Da rabia, sí, pero en el fondo, ya está bien así. Es el destino con el que de momento se ha tenido que conformar (y no es consolación menor) este “otro cine” fiel a sí mismo, incluso a la hora de elegir el lugar donde, si se me permite, va a prender la mecha. Y aunque no lo parezca, sigo hablando de Galicia, esa “otra comunidad” donde luchan, muy ferozmente, dos pulsiones: el mantenerse apartado del resto del mundo y, por supuesto, esa actualidad que todo lo quema. Por aquello de no malgastar la carta de presentación, la primera secuencia de ‘O que arde’ plasma el conflicto en cuestión como solo puede hacerlo el gran cine.



Es negra noche en una arboleda cuya calma y equilibrio (suavemente mecidos por un viento que despierta una serie de sonidos hipnóticos) están a punto de quebrarse. Cuando nuestra alma está a punto de sincronizarse con las energías que emanan del lugar, los troncos empiezan a ejecutar una danza cuyo ritmo y brusquedad contradice esta paz de la que nos estamos empapando. Un extraño juego de luces ahonda en este nuevo desconcierto que, sin previo aviso, nos está poseyendo. Resulta que una horda de bulldozers ha entrado en escena. Y ahí que avanza, sin preocuparse lo más mínimo por los obstáculos que va encontrando a su paso.

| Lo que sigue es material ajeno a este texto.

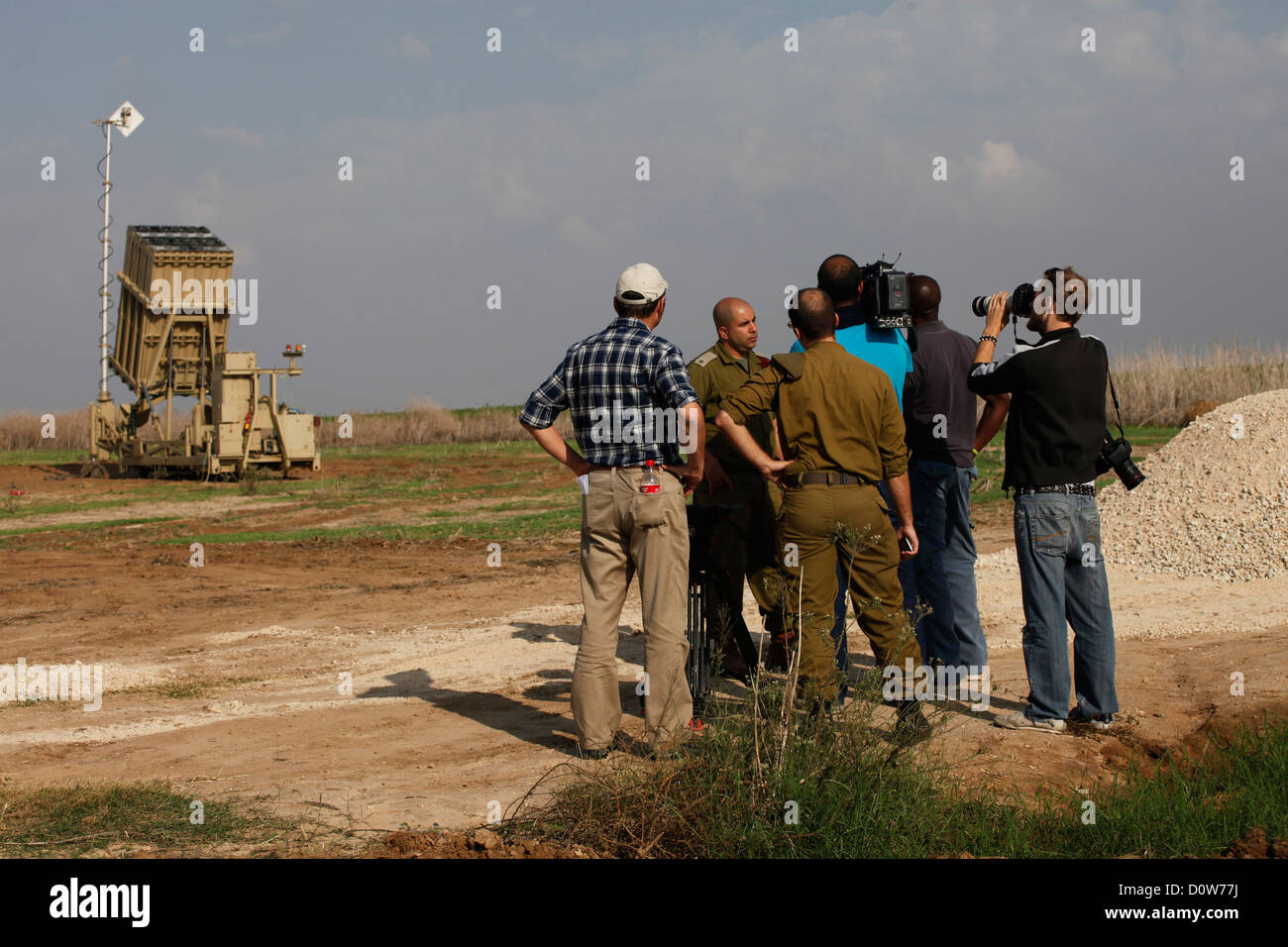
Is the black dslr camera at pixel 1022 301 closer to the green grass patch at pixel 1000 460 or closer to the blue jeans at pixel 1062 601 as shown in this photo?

Total, que los árboles van pereciendo estruendosamente en combate. Y así se va perdiendo la guerra... hasta que, cuando menos lo esperamos, vuelve a hacerse el silencio: las gigantescas excavadoras parecen haber encontrado el mismísimo corazón del bosque. El paraje desolador (incluso terrorífico) que deja a su paso la industria de la madera, adquiere inesperadamente una pincelada de magia con la aparición un árbol que, a juzgar por su color y formas imposibles, podría estar sacado del imaginario de Hayao Miyazaki. Del horror a esa salvación que solo puede encontrarse en el reino inexpugnable de los sueños. Todo esto sin mediar palabra alguna: Oliver Laxe, como en casa. Y efectivamente.

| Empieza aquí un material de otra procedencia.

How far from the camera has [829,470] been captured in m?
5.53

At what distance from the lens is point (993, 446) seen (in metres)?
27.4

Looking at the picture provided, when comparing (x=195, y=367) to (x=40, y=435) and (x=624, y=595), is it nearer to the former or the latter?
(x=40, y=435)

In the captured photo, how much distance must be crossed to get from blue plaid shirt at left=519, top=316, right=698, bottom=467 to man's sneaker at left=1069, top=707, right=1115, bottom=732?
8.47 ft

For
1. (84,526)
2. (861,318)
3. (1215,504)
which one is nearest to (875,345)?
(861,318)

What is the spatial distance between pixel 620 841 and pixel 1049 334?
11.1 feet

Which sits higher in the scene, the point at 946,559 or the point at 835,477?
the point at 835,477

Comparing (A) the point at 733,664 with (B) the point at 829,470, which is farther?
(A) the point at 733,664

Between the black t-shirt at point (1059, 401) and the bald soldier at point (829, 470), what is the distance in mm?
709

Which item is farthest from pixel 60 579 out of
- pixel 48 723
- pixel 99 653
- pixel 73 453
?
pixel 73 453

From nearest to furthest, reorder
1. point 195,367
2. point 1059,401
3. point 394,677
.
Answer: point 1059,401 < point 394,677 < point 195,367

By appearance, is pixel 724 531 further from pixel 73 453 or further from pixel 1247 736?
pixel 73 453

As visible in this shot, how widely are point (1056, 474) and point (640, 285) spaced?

‘O que arde’ se traduce en hora y media de viaje a esa tierra que ardió y que seguramente volverá arder. El protagonista de la historia es, precisamente, un hombre recién salido de la prisión, donde ha estado cumpliendo condena por un delito de piromanía. Siguiendo sus pasos, la película hace el amago de seguir la pista de las siempre peliagudas temáticas relacionadas con la reinserción o, también por ejemplo, el perdón. Pero no, los objetivos de este singular cineasta se corresponden más con materias que nos acercan a la etnografía. El film responde, al fin y al cabo, a la voluntad de entender mejor un espacio, ejecutando dicha labor con el respeto que este (y sus gentes, y sus tradiciones...) transmite a través de su incomparable disposición de elementos identitarios.

El método científico cede ante una sensibilidad poética cuya cúspide nos presenta un paisaje sobrecogedor visto a través de los ojos de un animal... mientras suena de fondo “Suzanne”, de Leonard Cohen. Y que no cunda el pánico: no hace falta entenderlo, sino más bien sentirlo. El acto fílmico se consuma así como una discreta (pero contundente) celebración de comunión con el entorno. Cine al margen del tiempo para un mundo igualmente atemporal. Se confirma, por si todavía quedaban escépticos, que el cine de Oliver Laxe sigue creciendo, demostrando un dominio absoluto de todos los elementos que hacen que la pantalla arda. Brillante en la escritura austera de personajes (también en su trabajo con actores no-profesionales); apabullante en el retrato y gestión de unos escenarios que vibran, y nos hacen vibrar. Es el calor del fuego regenerador.